IT even with CSOs as final decision makers

WELLINGBOROUGH, UK--A new survey of security installers and integrators by IMS Research finds that IT managers are involved in roughly 60 percent of IP-based security systems sales. Just 50 percent of respondents said a chief security officer was involved.

While a wide variety of installers and integrators were involved in the research, working with a wide variety of customers, the results point to a major role by IT managers in the security space, said Niall Jenkins, a market analyst at IMS.

The role of the CSO got larger as the projects got larger, Jenkins said, but self-identified “integrators” still only had a CSO involved 60 percent of the time. “Personally, I would have thought that was going to be higher,” Jenkins said.
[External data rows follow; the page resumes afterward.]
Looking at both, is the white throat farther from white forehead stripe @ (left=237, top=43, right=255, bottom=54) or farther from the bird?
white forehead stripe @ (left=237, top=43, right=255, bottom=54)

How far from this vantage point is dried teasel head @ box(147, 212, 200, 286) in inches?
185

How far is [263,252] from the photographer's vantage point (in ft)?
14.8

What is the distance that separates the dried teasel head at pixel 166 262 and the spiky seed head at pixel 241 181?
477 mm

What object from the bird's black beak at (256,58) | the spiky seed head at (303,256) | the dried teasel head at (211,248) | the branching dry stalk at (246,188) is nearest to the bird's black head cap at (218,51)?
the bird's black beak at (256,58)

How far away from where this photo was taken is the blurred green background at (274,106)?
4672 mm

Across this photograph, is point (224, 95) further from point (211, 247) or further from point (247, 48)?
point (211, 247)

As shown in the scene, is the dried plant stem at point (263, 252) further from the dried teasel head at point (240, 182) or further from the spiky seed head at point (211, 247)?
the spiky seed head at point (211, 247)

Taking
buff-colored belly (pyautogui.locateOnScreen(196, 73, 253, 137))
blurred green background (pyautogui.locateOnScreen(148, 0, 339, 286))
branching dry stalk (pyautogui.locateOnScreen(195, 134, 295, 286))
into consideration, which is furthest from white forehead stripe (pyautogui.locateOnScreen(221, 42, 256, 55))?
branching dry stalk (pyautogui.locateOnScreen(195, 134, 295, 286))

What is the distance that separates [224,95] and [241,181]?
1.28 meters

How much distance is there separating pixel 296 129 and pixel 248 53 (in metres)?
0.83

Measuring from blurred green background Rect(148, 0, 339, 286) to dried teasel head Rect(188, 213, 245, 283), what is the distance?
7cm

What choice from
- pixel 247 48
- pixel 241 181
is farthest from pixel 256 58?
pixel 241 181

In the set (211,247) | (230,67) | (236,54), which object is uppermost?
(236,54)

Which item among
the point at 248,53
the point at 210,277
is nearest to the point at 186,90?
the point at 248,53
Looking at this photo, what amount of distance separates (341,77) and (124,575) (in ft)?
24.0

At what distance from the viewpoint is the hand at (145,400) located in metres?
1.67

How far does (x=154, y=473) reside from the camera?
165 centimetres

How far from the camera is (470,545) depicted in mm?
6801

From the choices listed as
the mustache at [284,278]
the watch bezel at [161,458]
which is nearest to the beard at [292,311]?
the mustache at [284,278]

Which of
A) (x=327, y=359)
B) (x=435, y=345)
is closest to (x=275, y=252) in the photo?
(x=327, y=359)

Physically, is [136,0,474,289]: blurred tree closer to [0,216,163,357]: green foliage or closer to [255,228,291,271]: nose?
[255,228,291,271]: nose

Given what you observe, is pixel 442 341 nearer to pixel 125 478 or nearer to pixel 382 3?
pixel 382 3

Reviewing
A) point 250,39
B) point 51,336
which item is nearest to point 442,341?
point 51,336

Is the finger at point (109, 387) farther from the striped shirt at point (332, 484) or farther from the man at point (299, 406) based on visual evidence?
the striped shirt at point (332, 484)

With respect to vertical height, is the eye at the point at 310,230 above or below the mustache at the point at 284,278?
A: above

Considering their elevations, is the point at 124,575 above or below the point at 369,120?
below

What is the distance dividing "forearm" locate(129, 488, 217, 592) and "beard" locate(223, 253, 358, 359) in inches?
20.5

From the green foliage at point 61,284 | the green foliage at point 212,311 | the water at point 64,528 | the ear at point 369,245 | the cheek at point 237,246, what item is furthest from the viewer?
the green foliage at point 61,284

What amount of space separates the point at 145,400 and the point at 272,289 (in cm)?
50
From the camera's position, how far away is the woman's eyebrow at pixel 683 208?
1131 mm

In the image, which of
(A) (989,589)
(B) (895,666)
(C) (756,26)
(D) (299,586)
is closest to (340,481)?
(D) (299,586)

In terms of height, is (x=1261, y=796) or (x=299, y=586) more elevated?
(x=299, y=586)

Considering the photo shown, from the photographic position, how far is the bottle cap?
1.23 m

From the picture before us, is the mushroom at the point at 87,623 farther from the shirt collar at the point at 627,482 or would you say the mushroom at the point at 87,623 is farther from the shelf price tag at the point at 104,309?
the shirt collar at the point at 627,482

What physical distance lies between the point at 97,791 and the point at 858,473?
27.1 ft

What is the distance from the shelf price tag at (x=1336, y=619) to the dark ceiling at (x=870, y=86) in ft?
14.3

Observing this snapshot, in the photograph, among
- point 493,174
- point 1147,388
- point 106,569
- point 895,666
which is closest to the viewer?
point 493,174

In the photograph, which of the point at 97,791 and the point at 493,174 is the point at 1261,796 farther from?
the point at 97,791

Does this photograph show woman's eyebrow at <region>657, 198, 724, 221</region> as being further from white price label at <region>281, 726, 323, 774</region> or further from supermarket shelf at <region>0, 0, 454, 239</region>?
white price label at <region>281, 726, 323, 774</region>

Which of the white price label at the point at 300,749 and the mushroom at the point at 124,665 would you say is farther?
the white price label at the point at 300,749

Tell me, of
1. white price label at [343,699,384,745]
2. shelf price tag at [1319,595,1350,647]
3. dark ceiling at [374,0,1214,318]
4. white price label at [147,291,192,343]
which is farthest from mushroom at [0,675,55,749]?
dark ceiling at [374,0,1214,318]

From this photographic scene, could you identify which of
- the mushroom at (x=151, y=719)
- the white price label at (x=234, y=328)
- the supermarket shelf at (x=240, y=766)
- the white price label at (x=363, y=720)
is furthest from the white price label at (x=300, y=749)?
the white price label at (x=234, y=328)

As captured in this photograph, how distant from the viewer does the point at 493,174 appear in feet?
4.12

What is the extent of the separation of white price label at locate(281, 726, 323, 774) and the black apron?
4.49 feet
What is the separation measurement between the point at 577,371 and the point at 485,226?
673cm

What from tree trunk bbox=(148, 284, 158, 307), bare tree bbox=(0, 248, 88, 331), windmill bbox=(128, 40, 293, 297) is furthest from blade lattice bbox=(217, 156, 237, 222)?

In terms of naming a “final decision maker,” IMS found that the IT manager and CSO were tied at roughly 25 percent of responses, mixed in with a number of other titles, including consultants, contractor, wholesaler, and general manager.

Self-identified “installers tend to see the GMs or IT managers more often,” Jenkins said, “as a fairly small installation might not have a CSO in the organization.”

IMS's findings jibe with the experience of John Smith, channel marketing manager for Access Systems at Honeywell, and because of IT's increasing role, the company is designing products that IT managers will feel comfortable with. “They're worried about network security, denial of service, things like that,” Smith said, “and they're also worried about bandwidth.” Because of these concerns, for example, Honeywell's access panels have gone from an initial design where they required a number of open ports in the firewall to a design where they now “reverse initiate,” “meaning that it's a trusted link and it's only open for that information that needs to go through there; it's not open to the rest of the world,” Smith said. “We've found with a lot of the IT people that's seen as a huge benefit.”

These details are important, Jenkins said, as IT's role tends to be one of approval or disapproval. “I would very much doubt that decisions about which products to buy are being made by the IT guys,” he said. “It's much more likely that the security guy says it's going to do this and that, and the IT guy says, 'We don't really have the space for that,' or, 'Okay, that's fine.' That would be my feeling.”